For more information on the Pose Detection changes, please see our API documentation.
Pose Classification
After the release of Pose Detection, we’ve received quite a bit of requests from developers to help with classifying specific poses within their apps. To help tackle this problem, we partnered with the MediaPipe team to release a pose classification tutorial and Google Colab. In the classification tutorial, we demonstrate how to build and run a custom pose classifier within the ML Kit Android sample app and also demo a simple push-up and squat rep counter using the classifier.
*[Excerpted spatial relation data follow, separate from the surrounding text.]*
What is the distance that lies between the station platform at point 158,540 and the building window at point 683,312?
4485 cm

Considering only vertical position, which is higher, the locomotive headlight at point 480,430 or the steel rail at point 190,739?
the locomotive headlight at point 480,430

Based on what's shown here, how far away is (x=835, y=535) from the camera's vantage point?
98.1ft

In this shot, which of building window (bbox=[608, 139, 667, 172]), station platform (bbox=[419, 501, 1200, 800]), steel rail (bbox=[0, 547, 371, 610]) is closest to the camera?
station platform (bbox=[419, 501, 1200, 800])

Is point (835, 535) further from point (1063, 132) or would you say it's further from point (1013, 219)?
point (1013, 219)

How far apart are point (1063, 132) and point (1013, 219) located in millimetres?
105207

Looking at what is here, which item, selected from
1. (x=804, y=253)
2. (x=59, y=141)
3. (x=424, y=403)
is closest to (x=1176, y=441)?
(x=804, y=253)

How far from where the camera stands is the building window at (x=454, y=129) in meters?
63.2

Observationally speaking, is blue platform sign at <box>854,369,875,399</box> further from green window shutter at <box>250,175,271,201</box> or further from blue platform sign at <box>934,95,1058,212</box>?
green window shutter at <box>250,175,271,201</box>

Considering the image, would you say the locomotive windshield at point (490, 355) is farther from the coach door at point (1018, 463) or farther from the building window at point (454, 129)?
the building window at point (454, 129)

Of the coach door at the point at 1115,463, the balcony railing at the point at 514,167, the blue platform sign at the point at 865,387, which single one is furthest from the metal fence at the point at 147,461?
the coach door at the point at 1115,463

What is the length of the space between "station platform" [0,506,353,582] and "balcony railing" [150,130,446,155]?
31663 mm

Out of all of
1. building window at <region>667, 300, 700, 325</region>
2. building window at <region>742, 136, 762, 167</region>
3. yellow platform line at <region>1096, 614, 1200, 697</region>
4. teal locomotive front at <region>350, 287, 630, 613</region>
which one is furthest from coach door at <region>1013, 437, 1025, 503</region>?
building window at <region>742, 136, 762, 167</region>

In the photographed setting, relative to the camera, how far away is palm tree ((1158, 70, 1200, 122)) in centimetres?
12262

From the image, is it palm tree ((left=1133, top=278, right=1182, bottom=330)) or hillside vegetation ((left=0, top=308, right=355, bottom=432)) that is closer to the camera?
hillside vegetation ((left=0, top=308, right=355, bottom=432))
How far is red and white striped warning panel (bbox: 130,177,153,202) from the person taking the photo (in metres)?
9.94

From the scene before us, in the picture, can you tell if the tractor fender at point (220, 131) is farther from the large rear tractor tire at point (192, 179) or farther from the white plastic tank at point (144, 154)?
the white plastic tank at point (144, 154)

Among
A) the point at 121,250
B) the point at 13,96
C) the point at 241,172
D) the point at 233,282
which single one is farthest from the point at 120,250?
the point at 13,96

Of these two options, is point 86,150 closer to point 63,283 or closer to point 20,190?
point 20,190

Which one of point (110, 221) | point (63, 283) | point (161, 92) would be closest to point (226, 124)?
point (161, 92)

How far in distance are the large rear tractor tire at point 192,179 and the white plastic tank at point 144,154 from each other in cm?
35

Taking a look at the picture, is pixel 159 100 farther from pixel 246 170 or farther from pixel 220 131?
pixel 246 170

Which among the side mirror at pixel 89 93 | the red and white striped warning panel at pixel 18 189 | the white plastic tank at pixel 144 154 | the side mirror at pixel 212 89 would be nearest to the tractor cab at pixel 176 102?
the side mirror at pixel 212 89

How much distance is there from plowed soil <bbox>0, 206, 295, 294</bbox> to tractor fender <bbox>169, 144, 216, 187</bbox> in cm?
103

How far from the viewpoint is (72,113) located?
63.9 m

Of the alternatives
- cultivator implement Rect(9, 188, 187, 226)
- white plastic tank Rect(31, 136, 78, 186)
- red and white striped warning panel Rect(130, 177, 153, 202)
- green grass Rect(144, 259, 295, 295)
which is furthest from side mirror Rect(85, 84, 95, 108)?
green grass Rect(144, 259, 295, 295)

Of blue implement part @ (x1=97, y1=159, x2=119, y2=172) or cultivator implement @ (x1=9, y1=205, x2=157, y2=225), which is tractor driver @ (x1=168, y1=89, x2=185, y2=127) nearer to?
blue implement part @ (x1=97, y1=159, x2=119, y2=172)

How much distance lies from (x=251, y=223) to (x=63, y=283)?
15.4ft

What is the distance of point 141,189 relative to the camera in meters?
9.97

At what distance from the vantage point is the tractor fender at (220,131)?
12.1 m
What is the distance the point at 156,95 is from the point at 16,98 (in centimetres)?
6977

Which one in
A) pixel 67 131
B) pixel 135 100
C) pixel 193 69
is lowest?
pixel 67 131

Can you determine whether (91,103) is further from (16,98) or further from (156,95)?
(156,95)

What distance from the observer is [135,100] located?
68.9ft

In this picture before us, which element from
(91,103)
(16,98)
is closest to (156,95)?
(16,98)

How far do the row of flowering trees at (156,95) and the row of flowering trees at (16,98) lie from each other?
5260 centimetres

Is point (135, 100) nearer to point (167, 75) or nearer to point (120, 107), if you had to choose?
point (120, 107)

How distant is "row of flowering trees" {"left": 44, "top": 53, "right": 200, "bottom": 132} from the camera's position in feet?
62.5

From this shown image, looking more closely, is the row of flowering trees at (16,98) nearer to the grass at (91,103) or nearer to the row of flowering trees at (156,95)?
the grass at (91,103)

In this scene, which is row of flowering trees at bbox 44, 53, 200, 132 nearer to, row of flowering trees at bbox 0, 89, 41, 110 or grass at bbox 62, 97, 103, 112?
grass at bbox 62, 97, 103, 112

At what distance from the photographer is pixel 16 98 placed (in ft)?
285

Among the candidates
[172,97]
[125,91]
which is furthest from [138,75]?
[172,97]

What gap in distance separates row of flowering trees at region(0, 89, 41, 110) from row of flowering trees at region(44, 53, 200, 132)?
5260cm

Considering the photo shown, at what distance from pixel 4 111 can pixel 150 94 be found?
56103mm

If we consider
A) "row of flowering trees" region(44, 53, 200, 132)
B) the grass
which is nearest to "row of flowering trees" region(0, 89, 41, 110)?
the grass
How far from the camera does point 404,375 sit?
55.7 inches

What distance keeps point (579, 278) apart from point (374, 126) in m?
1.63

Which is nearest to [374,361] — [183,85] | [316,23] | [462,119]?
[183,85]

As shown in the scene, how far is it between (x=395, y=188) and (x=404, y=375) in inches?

(Example of Pose classification and repetition counting with MLKit Pose)
For a deep dive into building your own pose classifier with different camera angles, environment conditions, body shapes etc, please see the pose classification tutorial.
For more general classification tips, please see our Pose Classification Options page on the ML Kit website.
Beyond General Availability
It has been an exciting two years getting ML Kit to general availability and we couldn’t have gotten here without your help and feedback. As we continue to introduce new APIs such as Selfie Segmentation and Pose Detection, your feedback is more important than ever. Please continue to share your enhancement requests and questions with our development team or reach out through our community channels. Let’s build a smarter future together.